### WHAT THE TASK ASKS:
Return only the number of lines in the data below where the word "site" appears.
(Beginning of THE DATA)
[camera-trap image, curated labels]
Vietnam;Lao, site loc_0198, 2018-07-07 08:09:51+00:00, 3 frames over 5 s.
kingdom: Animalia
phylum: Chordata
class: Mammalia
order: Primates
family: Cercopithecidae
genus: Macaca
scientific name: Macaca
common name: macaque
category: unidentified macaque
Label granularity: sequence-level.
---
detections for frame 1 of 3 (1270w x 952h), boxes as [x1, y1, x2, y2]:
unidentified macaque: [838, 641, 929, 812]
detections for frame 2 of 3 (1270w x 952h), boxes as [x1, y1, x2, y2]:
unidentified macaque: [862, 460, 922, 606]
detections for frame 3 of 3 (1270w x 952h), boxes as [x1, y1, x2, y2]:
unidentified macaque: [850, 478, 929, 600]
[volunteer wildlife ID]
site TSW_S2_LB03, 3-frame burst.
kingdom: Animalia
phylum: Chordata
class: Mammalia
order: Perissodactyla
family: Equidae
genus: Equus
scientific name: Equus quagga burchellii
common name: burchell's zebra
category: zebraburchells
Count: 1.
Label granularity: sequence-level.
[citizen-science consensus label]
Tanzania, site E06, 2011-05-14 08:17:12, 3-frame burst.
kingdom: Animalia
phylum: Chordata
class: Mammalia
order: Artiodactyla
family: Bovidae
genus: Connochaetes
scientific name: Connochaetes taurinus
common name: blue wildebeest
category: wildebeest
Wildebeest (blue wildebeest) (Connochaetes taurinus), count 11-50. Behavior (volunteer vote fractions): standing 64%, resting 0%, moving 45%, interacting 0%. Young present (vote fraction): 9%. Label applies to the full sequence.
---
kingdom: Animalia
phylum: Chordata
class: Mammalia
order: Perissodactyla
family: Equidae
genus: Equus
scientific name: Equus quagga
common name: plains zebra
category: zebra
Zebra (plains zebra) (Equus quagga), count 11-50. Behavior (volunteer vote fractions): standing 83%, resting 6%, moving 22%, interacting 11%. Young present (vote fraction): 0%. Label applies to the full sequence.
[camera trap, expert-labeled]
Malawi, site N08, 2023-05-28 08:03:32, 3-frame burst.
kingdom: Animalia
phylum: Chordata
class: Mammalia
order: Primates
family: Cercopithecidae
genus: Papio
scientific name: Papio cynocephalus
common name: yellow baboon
(End of THE DATA)
### RESPONSE BOX:
4